Author : Joe Carter/Kyle French

37 hands. Zed shook his head. The 84 candidates running for President were asked if they believed in Sixism, and only 37 raised their hands.

He couldn’t believe this debate was still going on. For years they had assumed that the Manhattan Inflation Trial in 4838 had put the lid on the silly notion that the universe contained billions of galaxies. Billions! Zed looked out the window at the smooth black plane of the night sky. One-two-three-four-five-six. Six galaxies. There they were. It was so basic, so obvious. Any kid with a neutron telescope could make the observation for themselves!

The moderator turned to Governor Tembke of South Africa. “Madam, are you a Big Banger?” There were dampened giggles at the pejorative. Everyone knew what a ‘banger” was.

Rev. Tembke sniffed. “I’m running for the office of president, not planning on writing a 5th-grade textbook on astrophysics.”

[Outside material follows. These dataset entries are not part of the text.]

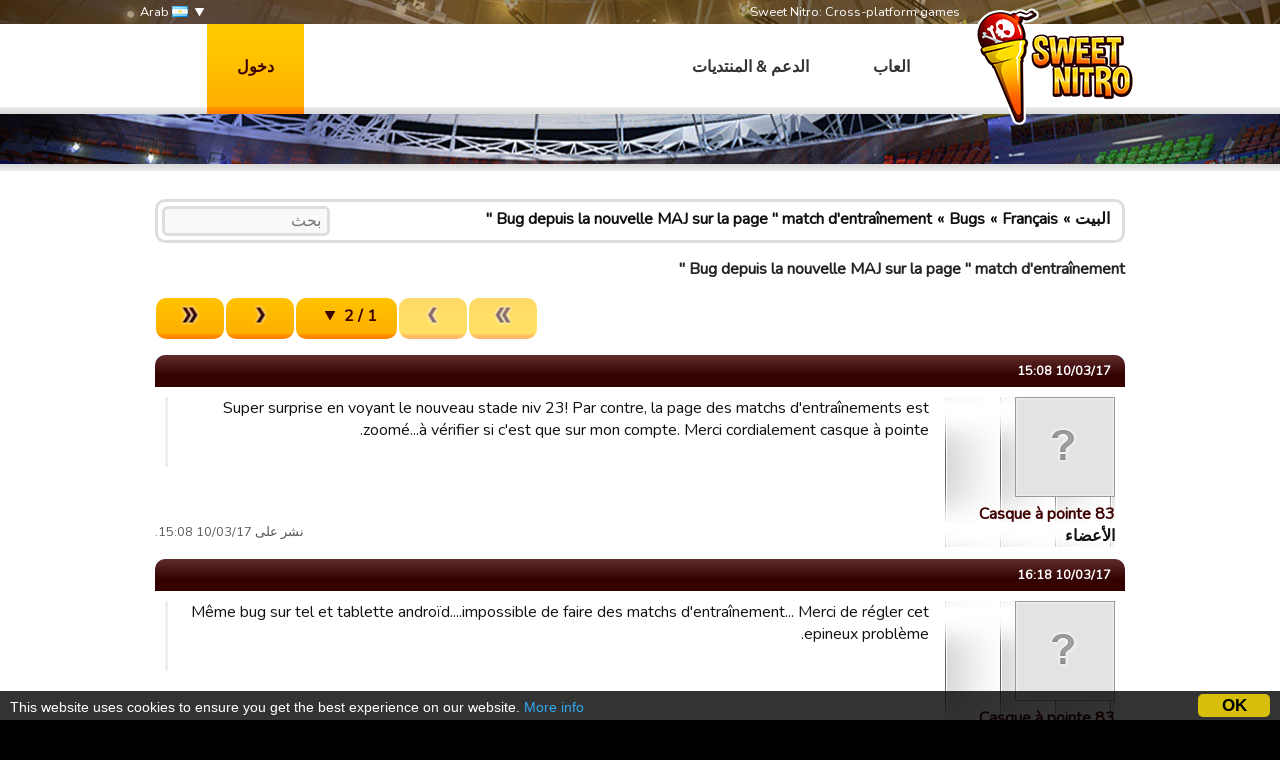

--- FILE ---
content_type: text/html; charset=utf-8
request_url: https://www.google.com/recaptcha/api2/aframe
body_size: 259
content:
<!DOCTYPE HTML><html><head><meta http-equiv="content-type" content="text/html; charset=UTF-8"></head><body><script nonce="v6jBK_-k2R3dfxKU-sNGvw">/** Anti-fraud and anti-abuse applications only. See google.com/recaptcha */ try{var clients={'sodar':'https://pagead2.googlesyndication.com/pagead/sodar?'};window.addEventListener("message",function(a){try{if(a.source===window.parent){var b=JSON.parse(a.data);var c=clients[b['id']];if(c){var d=document.createElement('img');d.src=c+b['params']+'&rc='+(localStorage.getItem("rc::a")?sessionStorage.getItem("rc::b"):"");window.document.body.appendChild(d);sessionStorage.setItem("rc::e",parseInt(sessionStorage.getItem("rc::e")||0)+1);localStorage.setItem("rc::h",'1769055335573');}}}catch(b){}});window.parent.postMessage("_grecaptcha_ready", "*");}catch(b){}</script></body></html>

“Aargh!” Zed threw his shoe at the screen, but it flew through the image of the Senator from Zimbabwe instead. He stood up and began to pace. He tried to breathe deeply, as if that would lower his blood pressure.

He used to be patient with relativists. He really did. But at a debate at ultra-conservative Harvard University, he’d made the mistake of asking one to explain how this galactic disappearing act occurred. The answer the nut had given him had been so ridiculous, he’d written it down:

“As the universe expanded, the force pushed the galaxies outward faster and faster. As they surpassed the speed of light, their light shifted to infinitely long wavelengths and dimmed. A similar “cloak of invisibility” befell the afterglow of the Big Bang, a faint bath of cosmic microwaves, whose wavelengths shifted so that they are now buried by the radio noise in our own galaxy. There was also an element called deuterium, but it is in deep space now. To be seen it needs to be backlit from distant quasars, and quasars, of course, have also disappeared.”

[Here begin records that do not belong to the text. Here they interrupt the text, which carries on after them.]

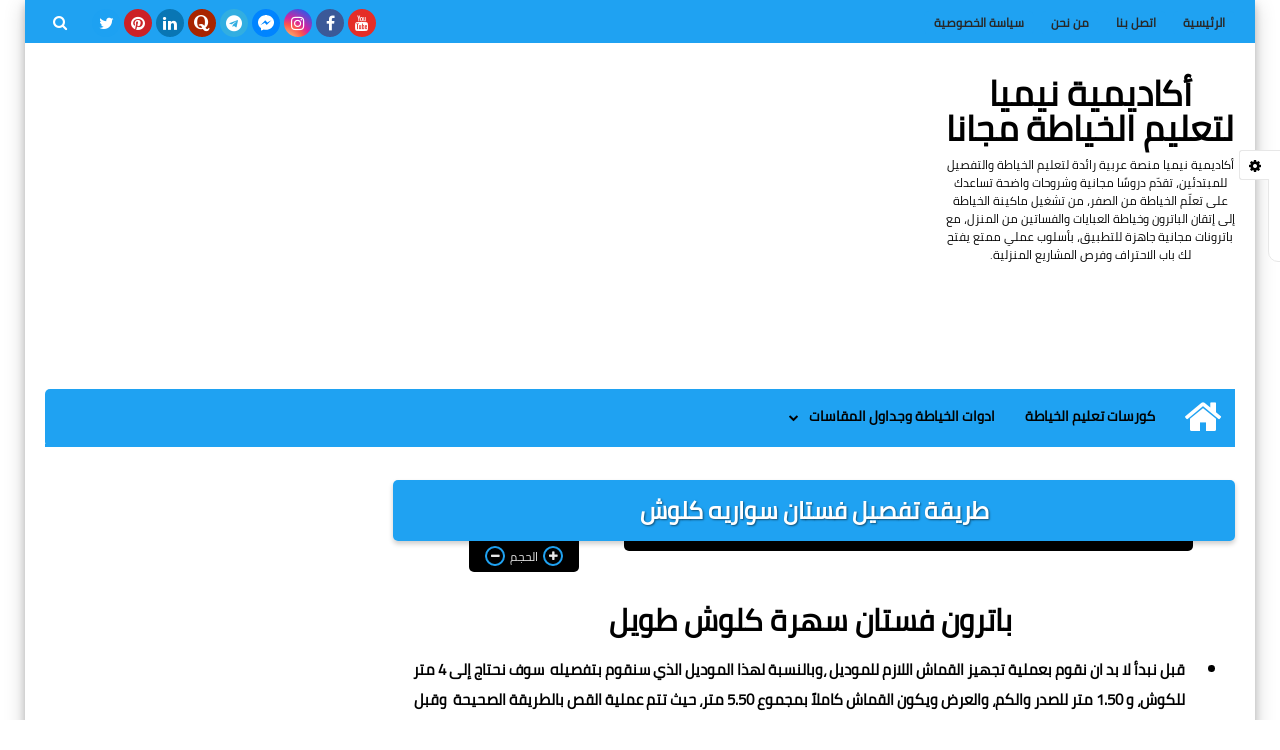

--- FILE ---
content_type: text/html; charset=utf-8
request_url: https://www.google.com/recaptcha/api2/aframe
body_size: 268
content:
<!DOCTYPE HTML><html><head><meta http-equiv="content-type" content="text/html; charset=UTF-8"></head><body><script nonce="8UbkyArETD2Z2w7OK_AMPg">/** Anti-fraud and anti-abuse applications only. See google.com/recaptcha */ try{var clients={'sodar':'https://pagead2.googlesyndication.com/pagead/sodar?'};window.addEventListener("message",function(a){try{if(a.source===window.parent){var b=JSON.parse(a.data);var c=clients[b['id']];if(c){var d=document.createElement('img');d.src=c+b['params']+'&rc='+(localStorage.getItem("rc::a")?sessionStorage.getItem("rc::b"):"");window.document.body.appendChild(d);sessionStorage.setItem("rc::e",parseInt(sessionStorage.getItem("rc::e")||0)+1);localStorage.setItem("rc::h",'1768352420774');}}}catch(b){}});window.parent.postMessage("_grecaptcha_ready", "*");}catch(b){}</script></body></html>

Totally unqualified. Unprovable! Billions of galaxies–similar in size and shape to the six observable galaxies – simply sped up and – poof! – became invisible. “Yeah, that happened,” Zed chuckled to himself, turning back to the debate.

Zed was particularly frustrated that the relativists were able to prop up their beliefs with… ancient texts! The silly belief was dying out until an archaeological dig in New Atlantis produced evidence of near universal belief in relativism by ancient world civilizations. Einstein, Hubble, Hawking… proto-scientists believed in an inflationary universe, so why shouldn’t we?

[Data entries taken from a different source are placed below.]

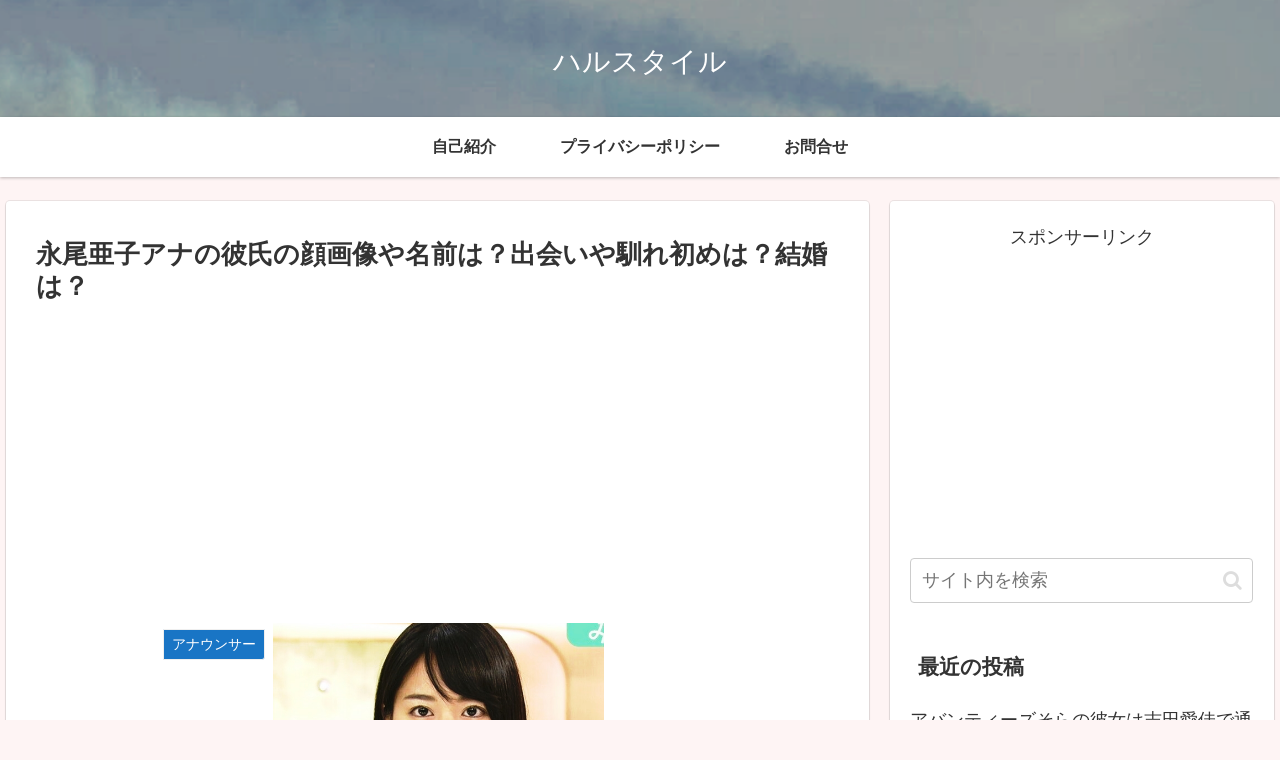

--- FILE ---
content_type: text/html; charset=utf-8
request_url: https://www.google.com/recaptcha/api2/aframe
body_size: 268
content:
<!DOCTYPE HTML><html><head><meta http-equiv="content-type" content="text/html; charset=UTF-8"></head><body><script nonce="VSXijjzEzsPALuiVAYsBKw">/** Anti-fraud and anti-abuse applications only. See google.com/recaptcha */ try{var clients={'sodar':'https://pagead2.googlesyndication.com/pagead/sodar?'};window.addEventListener("message",function(a){try{if(a.source===window.parent){var b=JSON.parse(a.data);var c=clients[b['id']];if(c){var d=document.createElement('img');d.src=c+b['params']+'&rc='+(localStorage.getItem("rc::a")?sessionStorage.getItem("rc::b"):"");window.document.body.appendChild(d);sessionStorage.setItem("rc::e",parseInt(sessionStorage.getItem("rc::e")||0)+1);localStorage.setItem("rc::h",'1768871231707');}}}catch(b){}});window.parent.postMessage("_grecaptcha_ready", "*");}catch(b){}</script></body></html>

“Science is based on observation,” he grumbled, “not faith in theories about a Big Bang, cosmic radiation, and an expanding universe in which galaxies go missing.” Why couldn’t they just embrace the facts? Why did they insist on clinging to mythical beliefs? Were they just stupid?

Zed collapsed back into his recliner. Fortunately, time was on the side of science. Eventually, the old beliefs would finally fade away. After all, everyone knew the modern system would collapse if the rules could ever change.